MC Escher and Lee Miller

Last weekend saw me visiting a couple of exhibitions that don’t really have a great deal in common – although both artists will have been vaguely contemporaries – but are both of interest.

The Amazing World of MC Escher is said to be the first every exhibition of Escher’s work in the UK.

The exhibition is actually curated by the National Gallery of Scotland where it has been for the last few months, before transferring down to the excellent Dulwich Picture Gallery in London.

Maurits Cornelis Escher is probably most famous for his repeating patterns, that have a mathematical slant.

Escher himself wasn’t really that much interested in mathematics, although mathematicians were interested in him. A particular exhibition in the 1950s in the Netherlands that coincided with a mathematics conference meant that a number of mathematicians including Sir Roger Penrose and his father Lionel ended up getting in touch with him with new impossible things to feature in his woodcuts.

The skill of Escher in his print production is remarkable. He handprinted much of his own work over his career, and it must have been so technically complicated with the repeating patterns, having to match everything up perfectly.

Perhaps his most famous work comes later on in the exhibition. Ascending and Descending dates from 1960 and features the Penrose stairs – a seemingly ever climbing set of stairs arranged in a square. In the Escher image, some monk-like characters are seen either ever-ascending or ever-descending, as we view from on high.

Overall, a thoroughly good exhibition, and it works well with a recent BBC Four documentary, presented by Sir Roger Penrose himself, on Escher. Unfortunately, by the time you read this, it’ll have dropped off the iPlayer. But look out for a repeat in due course.

I should warn you that this is a popular exhibition, and therefore you may well want to book your tickets in advance – especially if you’re planning to attend at the weekend. You will need a bit of time in front of the pictures, and be able to get relatively close in to see the details in the prints.

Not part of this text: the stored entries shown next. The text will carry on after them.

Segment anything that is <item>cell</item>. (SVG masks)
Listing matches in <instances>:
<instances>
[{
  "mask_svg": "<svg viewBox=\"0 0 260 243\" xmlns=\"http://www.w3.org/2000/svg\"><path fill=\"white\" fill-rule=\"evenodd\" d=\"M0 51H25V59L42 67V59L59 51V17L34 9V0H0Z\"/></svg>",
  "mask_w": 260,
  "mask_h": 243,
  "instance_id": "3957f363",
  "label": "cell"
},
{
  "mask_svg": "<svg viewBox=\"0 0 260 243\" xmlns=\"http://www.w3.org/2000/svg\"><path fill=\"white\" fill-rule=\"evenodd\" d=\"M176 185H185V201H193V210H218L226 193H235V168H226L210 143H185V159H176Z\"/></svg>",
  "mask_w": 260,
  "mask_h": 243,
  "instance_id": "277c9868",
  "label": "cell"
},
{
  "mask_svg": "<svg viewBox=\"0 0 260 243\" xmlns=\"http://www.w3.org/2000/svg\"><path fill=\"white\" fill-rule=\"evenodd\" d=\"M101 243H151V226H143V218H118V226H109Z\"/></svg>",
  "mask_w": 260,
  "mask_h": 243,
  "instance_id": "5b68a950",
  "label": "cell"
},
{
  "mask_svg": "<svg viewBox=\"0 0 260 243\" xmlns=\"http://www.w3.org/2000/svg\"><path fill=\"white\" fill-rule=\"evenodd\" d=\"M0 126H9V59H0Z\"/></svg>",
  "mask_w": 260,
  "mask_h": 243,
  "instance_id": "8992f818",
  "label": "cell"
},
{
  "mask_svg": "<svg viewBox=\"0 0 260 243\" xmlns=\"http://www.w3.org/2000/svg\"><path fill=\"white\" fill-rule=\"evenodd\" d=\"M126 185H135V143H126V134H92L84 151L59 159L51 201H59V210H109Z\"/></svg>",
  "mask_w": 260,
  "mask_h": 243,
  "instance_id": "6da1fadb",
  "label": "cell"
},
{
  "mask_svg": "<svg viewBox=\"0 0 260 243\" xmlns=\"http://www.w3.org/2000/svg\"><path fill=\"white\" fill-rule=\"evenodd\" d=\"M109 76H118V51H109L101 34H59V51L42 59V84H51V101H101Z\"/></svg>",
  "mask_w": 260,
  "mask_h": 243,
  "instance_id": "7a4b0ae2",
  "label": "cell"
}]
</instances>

I must admit that I’ve been a bit slow coming to photographer Lee Miller. There was an excellent Man Ray exhibition at the National Portrait Gallery back in 2013, which used one of his portraits of Miller as its “hero” image in publicity. In fact Miller was working as a model at the time, and went to him to study photography.

The superb new exhibition at the Imperial War Museum – Lee Miller: A Woman’s War – concentrates mostly on her war work, but it does encompass her early life, including her troubling upbringing (she was raped at young age by a family friend, and her father seemed to take a large number of nude photos of her when she was young), and early years living around the world, before her most important work during the war.

Miller, a US citizen, was living in London, and worked her way into Vogue magazine where most of the photographers of the time were male. At the outbreak of war, many of the men became war photographers, and so Miller managed to start getting assignments in the UK, concentrating initially on female workers. Most magazines started supporting the war effort, and when, for example, the ATS was running short of recruits, Vogue would publish a feature on the ATS to help drive recruitment. When cloth was in short supply, it was essential that Vogue backed fashions that utilised less material.

Assignments Miller gained included women taking on new responsibilities in the workplace, including munitions factories and various supporting jobs in the war effort. Miller went around the UK recording this, taking often absorbing photos, or bringing to bear some of the Vogue glamour to otherwise mundane jobs, sometimes bringing workers back to Vogue’s studios for the full shoot.

By the time of the Normandy landings, she had become recognised as a War Photographer – one of just handful of women to gain that acceptance. It’s fantastic to be able to see the uniform she had made for her in Saville Row.

Just three weeks after D-Day, she was in Normandy and recording the work of the field hospitals. Before long she was accompanying the troops as they crossed Europe, recording a liberated Paris, including photos of collaborators having their heads shaved, and finally into Germany.

By now Miller was not just filing Vogue with war photos, but she was filing her own accompanying copy. She even arrived at the concentration camps, which clearly affected her greatly.

One of the most famous photos of Miller is one she constructed with a colleague when they found themselves sleeping in Hitler’s apartment in Munich. The photo is of Miller having a bath in Hitler’s own bath-tub, her muddy boots on the floor, and a picture of Hitler propped up on the edge of the bath. It was a two-fingered salute to the tyrant.

The exhibition ends post-war, but Miller’s own work died down then too, and she suffered from depression in her later years, dying in 1977 at her home in East Sussex.

She was a remarkable woman, and the work speaks for itself. And a photography fan like me might lust after a Rolliflex or Zeiss Contax II such as the cameras she used – the newly printed exposures for this exhibition are so fresh.

I can’t recommend a visit to this exhibition enough.